**EXERCISE INSTRUCTIONS**
For the word "fraction", return each line of the data in which it occurs.

[Stored data]

=== Section Start ===

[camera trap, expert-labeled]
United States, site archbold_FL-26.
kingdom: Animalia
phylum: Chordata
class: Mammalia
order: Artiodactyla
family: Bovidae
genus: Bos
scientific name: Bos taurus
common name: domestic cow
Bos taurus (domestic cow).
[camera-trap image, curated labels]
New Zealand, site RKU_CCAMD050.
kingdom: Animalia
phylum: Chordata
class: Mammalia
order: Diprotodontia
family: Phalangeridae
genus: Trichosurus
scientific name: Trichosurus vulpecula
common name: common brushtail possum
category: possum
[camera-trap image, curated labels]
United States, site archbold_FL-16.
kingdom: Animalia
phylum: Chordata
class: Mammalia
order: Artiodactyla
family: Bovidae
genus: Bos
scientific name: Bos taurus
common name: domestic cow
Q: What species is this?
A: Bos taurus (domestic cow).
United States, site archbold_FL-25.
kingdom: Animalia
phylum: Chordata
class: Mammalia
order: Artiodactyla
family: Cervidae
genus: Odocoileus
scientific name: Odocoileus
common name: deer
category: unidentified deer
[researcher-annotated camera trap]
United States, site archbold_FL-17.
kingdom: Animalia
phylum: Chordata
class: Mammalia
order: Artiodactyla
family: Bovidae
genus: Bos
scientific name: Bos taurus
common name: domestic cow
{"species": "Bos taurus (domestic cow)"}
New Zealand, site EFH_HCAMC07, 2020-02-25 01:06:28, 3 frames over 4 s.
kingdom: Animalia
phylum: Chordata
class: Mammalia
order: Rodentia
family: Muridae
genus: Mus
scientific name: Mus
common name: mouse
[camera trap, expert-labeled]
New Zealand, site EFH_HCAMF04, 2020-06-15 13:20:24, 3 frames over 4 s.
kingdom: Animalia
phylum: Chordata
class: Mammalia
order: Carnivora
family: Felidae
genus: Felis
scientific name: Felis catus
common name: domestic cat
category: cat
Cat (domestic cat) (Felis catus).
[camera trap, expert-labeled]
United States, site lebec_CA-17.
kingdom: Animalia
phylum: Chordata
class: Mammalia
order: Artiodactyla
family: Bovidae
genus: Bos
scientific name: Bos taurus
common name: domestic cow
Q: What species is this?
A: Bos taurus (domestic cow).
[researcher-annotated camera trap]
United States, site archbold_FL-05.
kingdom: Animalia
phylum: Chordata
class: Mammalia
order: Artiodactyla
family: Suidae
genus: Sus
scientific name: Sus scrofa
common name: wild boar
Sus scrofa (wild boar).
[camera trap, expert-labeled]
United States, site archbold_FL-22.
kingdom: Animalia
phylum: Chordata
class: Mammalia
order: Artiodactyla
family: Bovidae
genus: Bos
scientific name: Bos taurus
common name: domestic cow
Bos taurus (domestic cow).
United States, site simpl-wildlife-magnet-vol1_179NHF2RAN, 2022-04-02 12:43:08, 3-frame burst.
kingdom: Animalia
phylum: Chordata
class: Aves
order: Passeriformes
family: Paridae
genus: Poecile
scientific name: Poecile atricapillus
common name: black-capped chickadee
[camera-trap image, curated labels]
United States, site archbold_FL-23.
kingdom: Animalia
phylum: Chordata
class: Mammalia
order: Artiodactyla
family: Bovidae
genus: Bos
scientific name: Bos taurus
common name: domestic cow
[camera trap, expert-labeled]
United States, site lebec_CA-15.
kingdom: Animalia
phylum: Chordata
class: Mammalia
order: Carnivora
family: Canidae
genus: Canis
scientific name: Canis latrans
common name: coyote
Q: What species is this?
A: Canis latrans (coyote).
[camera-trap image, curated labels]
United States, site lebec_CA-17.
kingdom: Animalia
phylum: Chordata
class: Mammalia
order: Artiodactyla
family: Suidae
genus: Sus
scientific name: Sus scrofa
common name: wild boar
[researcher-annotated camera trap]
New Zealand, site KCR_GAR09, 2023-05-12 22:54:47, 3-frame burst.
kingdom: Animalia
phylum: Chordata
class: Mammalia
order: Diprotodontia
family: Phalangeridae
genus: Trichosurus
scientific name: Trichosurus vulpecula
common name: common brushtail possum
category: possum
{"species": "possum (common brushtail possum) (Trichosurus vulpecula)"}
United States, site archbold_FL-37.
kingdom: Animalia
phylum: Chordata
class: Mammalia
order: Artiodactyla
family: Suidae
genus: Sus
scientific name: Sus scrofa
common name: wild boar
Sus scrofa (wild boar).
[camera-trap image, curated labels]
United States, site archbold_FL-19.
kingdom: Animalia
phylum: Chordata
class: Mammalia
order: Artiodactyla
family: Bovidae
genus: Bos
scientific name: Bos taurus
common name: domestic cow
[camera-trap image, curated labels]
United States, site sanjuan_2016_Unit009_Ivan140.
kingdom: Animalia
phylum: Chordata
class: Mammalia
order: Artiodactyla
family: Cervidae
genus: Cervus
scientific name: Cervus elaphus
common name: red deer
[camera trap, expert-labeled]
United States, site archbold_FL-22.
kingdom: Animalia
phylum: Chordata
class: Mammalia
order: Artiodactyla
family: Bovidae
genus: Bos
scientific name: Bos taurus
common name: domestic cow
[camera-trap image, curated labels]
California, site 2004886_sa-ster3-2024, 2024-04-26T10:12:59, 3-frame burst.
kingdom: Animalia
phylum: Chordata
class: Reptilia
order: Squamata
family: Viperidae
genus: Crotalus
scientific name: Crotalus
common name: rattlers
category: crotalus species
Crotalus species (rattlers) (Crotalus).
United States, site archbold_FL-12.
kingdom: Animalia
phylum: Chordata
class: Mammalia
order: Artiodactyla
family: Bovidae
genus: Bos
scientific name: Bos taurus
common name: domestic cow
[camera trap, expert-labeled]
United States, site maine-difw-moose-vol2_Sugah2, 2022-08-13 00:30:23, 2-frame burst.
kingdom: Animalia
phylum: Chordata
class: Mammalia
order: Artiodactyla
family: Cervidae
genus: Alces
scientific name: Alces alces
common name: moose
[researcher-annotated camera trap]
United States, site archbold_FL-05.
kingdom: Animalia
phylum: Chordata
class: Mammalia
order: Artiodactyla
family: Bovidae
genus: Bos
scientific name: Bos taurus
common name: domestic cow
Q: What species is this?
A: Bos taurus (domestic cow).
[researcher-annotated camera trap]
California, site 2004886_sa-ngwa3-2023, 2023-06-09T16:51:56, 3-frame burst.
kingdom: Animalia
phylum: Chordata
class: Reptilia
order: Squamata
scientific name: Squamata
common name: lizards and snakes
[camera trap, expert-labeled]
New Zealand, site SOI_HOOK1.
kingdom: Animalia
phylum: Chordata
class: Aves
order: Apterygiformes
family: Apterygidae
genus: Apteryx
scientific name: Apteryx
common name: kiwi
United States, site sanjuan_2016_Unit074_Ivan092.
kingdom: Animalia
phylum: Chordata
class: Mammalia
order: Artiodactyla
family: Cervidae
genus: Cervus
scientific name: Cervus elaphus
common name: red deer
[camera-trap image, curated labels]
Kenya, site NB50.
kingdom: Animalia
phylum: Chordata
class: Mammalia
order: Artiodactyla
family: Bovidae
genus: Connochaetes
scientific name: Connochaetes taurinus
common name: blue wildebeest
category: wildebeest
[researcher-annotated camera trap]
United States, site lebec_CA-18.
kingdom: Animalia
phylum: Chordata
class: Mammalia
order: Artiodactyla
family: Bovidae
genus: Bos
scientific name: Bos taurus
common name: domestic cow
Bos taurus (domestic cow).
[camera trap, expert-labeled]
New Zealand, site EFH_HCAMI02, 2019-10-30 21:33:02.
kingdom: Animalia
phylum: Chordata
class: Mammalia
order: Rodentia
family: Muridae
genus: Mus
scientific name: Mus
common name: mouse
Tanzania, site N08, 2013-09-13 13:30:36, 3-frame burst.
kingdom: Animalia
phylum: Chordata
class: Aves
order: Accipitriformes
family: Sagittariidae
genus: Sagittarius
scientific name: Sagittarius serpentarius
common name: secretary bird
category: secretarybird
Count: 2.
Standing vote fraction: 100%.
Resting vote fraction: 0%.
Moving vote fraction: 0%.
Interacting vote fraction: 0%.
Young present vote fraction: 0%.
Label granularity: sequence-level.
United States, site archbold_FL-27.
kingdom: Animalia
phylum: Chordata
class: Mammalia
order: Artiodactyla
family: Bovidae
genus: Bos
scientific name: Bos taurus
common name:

=== Section End ===

**EXPECTED ANSWER**
Standing vote fraction: 100%.
Resting vote fraction: 0%.
Moving vote fraction: 0%.
Interacting vote fraction: 0%.
Young present vote fraction: 0%.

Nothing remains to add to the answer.